Pool ace Wingebach rules the table
When Ray Wingebach visited his favorite Pittsburg pool halls in the late 1940s, he was there to play. He played for the love of a game he began playing when he was 12. At that time, though, he also played for a more practical reason.
"I'd go down there to win a little extra money," said Wingebach.
Sometimes though, he'd win a little too much extra money.
"My wife was working for a telephone company at the time," Wingebach recalled. "She made about $12 a week, and I'd show up with more money than she made that week."
Dorothy, his wife of 53 years, remembered not being too thrilled about her husband's good fortune.

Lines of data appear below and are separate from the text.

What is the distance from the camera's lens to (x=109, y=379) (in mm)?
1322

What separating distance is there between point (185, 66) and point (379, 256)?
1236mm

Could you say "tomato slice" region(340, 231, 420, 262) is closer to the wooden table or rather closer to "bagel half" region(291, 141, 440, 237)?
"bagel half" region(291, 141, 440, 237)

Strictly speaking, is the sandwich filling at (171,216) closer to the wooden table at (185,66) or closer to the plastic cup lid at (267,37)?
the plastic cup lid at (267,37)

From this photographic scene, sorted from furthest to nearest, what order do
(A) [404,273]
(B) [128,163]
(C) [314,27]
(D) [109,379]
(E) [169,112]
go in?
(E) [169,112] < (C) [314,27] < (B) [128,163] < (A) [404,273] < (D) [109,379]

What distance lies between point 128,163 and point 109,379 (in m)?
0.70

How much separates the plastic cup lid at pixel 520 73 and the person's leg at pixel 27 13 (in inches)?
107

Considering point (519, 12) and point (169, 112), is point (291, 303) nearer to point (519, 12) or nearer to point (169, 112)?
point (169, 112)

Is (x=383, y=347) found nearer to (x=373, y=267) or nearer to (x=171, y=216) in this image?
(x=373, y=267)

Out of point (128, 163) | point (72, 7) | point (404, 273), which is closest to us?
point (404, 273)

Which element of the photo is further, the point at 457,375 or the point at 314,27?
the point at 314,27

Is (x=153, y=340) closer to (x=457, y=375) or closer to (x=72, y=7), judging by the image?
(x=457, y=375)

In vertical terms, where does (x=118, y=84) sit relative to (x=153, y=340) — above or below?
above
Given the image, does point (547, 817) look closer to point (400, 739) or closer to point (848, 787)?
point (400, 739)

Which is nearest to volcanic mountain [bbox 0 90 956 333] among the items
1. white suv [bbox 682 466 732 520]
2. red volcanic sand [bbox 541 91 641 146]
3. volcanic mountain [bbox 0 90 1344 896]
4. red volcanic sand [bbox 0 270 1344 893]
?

"He'd make me so mad sometimes," she said. "I worked all week for my money and here he was making more than me, and he was doing it by shooting pool."
Those days didn't last, as Wingebach gave up his beloved game when more important things came around. He moved from Pittsburg to Eudora in 1954 and went to work at the Lawrence Farmland Co-op as an instrument technician. Soon after, he began his family.
"I quit playing when my kids were born," Wingebach said. "And I didn't start playing again until they were out of the house."
Nowadays, Wingebach, 78, is back playing for the reason he had when he first picked up a pool cue.
"I just love playing the game," he said. "I love understanding the 'English' of a ball, and I love getting into that zone where it seems I can't miss."
Instead of in pool halls, Wingebach now plays in organized tournaments and leagues. And as he did those many years ago, he still wins. The trophies in the basement of his Eudora home can attest to that.
In 1992 he won first-place in the Kansas City Championships of the American Pool-Players Association, and in 2002 he was the MVP of the eight-ball division of that same league.
"He can put a ball anywhere he wants," said his son John Wingebach. "The only time I ever win against him is when he lets me."
Despite the awards and family praise, Wingebach remains humble about the game he loves.
"I'm pretty good," he admits, "but there are a lot of great pool players out there."
A tournament win that earned Wingebach and his playing partners a trip to Las Vegas to play showed him how right he was.
"Out in Las Vegas, there are some of the best pool players that I've ever seen," Wingebach said. "We didn't last long out there. We were done pretty quickly."
When Wingebach isn't playing in tournaments and leagues, he keeps his skills up to scratch on a pool table in his basement.
That pool table served the same purpose for his grandchildren and now his great-grandchildren.
"When my son was little, he used to pull up a chair to stand on so he could shoot."